**Text segment**

※ ※ ※

Saturday, March 03, 2007

A day in the life of two students

being a chronicle of the differing lives of Carl, a geography student, and Neil, a medical student

3.00am: Carl sleeps the sound sleep of one who has not a care in the world.

5.00am: Neil is trapped in a recurring nightmare. In it, a parade of professors laugh at him and tear up his work, he watches all his life's ambitions crumble into dust, and he is confronted by the spectres of every woman he will never sleep with. He tosses and turns. His room is at turns like the tundras of the Arctic and the very furnaces of Hades.

7.00am: Carl opens his eyes briefly. He has been awoken by the gentle chirruping of a chaffinch. He glances at his bedside clock and smiles contentedly. Then he rolls over and goes back to sleep.

7.05am: Neil's alarm blares discordantly. The manic screeching is like an industrial drill boring incessantly into Neil's forehead. Neil stumbles blindly out of bed, bleeding from every orifice. He is late, and does not have time to eat breakfast or put on more than four items of clothing.

9.15am: Carl wakes up, in plenty of time for his tutorial. He decides to go back to sleep instead, though, because it doesn't matter.

9.30am: Neil is trying to take notes as a besuited man spews out nonsense which purports to be a part of the syllabus. The lecturer claims that if they go through the whole two hours without a break, he will finish early. He is lying. Neil tries desperately to stay awake by using pencils to prop his eyelids open. His elbow slips off the desk and the lead scrapes a gouge through his eyebrow and up his forehead.

11.00am: Carl lies on the floor in front of the TV in his underwear, eating chocolate corn flakes. He laughs with delight at the antics of Daffy Duck.

※ ※ ※

**Record extracts**

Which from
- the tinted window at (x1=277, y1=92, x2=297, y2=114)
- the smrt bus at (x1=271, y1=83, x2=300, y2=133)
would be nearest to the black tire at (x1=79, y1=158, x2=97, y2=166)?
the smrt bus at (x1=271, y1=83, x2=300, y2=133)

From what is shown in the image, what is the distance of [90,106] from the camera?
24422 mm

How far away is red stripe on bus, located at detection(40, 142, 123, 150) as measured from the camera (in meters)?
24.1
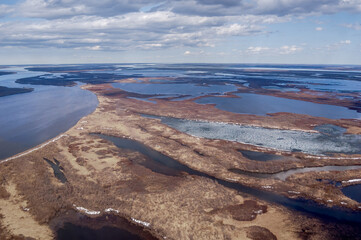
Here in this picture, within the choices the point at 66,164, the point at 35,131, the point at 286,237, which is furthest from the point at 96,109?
the point at 286,237

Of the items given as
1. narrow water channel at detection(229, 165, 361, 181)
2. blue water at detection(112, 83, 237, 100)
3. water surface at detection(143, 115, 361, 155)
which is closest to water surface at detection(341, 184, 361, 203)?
narrow water channel at detection(229, 165, 361, 181)

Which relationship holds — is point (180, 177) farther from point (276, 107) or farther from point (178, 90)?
point (178, 90)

※ ※ ※

**What you need to do**
a. Reproduce the chronicle of the two students word for word, everything from "7.00am: Carl opens" down to "items of clothing.".
b. Carry on the chronicle of the two students from the point at which it stops.

**Answers for the tasks**
a.
7.00am: Carl opens his eyes briefly. He has been awoken by the gentle chirruping of a chaffinch. He glances at his bedside clock and smiles contentedly. Then he rolls over and goes back to sleep.

7.05am: Neil's alarm blares discordantly. The manic screeching is like an industrial drill boring incessantly into Neil's forehead. Neil stumbles blindly out of bed, bleeding from every orifice. He is late, and does not have time to eat breakfast or put on more than four items of clothing.

b.
11.15am: Neil is slumped in a chair in his departmental coffee lounge. Around him are countless other medical students. They wear the expressions of those who have given up on life. The occasional moan of pain punctures the deathly silence. They look for all the world like the inmates of a late nineteenth-century field hospital. But they are the medics. Who can possibly save them? With a last effort of will, Neil drags himself to the counter and spends the rest of his weekly food budget on espresso.

12.30pm: Carl strolls into his department to be enthusiastically greeted by all his friends, who love him. He flips through a complimentary newspaper, half-glancing at each headline. A passing lecturer congratulates Carl on his most recent submission, which was of a first class standard. The assignment was to hand in something you had found in the street.

2.30pm: Neil has been doing project work for hours. It is unlikely that he will be able to leave the department before the hours of darkness. Neil tries to remember the last time he felt the emotion of happiness. He offers up a silent prayer, but it is increasingly clear that God either does not care, or doesn't even know he exists. Neil looks at the work he has done so far. It is worthless.

3.00pm: Carl has finished for the day. He is hanging around in the coffee shop until he can motivate himself to walk home. Carl feels the satisfaction of a day well spent, and makes a decision to buy himself a pizza tonight.

4.00pm: A caffeine-deranged Neil crawls desperately through the darkened corridors of the concrete science block. "Help me, help me, please!" he jabbers incoherently as he grabs at the legs of passers-by. Without exception, they each shake him off and kick him in the throat.

6.00pm: Carl eats his delicious pizza in the warm glow of his TV set. As he eats, he ponders on the peculiar genius of The Simpsons. It makes you laugh - then makes you think. He decides to have a Simpsons night of watching the Simpsons. He will watch episodes from his Simpsons box set on his gold-plated DVD player, bought for him by his parents.

8.00pm: Neil has run out of food. He dines on a meal of ProPlus sandwiches laced with amphetamines. His heart races like a terrified rabbit.

9.00pm: Carl watches the news. A new government initiative means that he will no longer have to pay back his student loan, and his home town has won a special award for tidiness. Carl makes a mental note to write about this in his next assignment, a decision which will garner him a mark of 85%.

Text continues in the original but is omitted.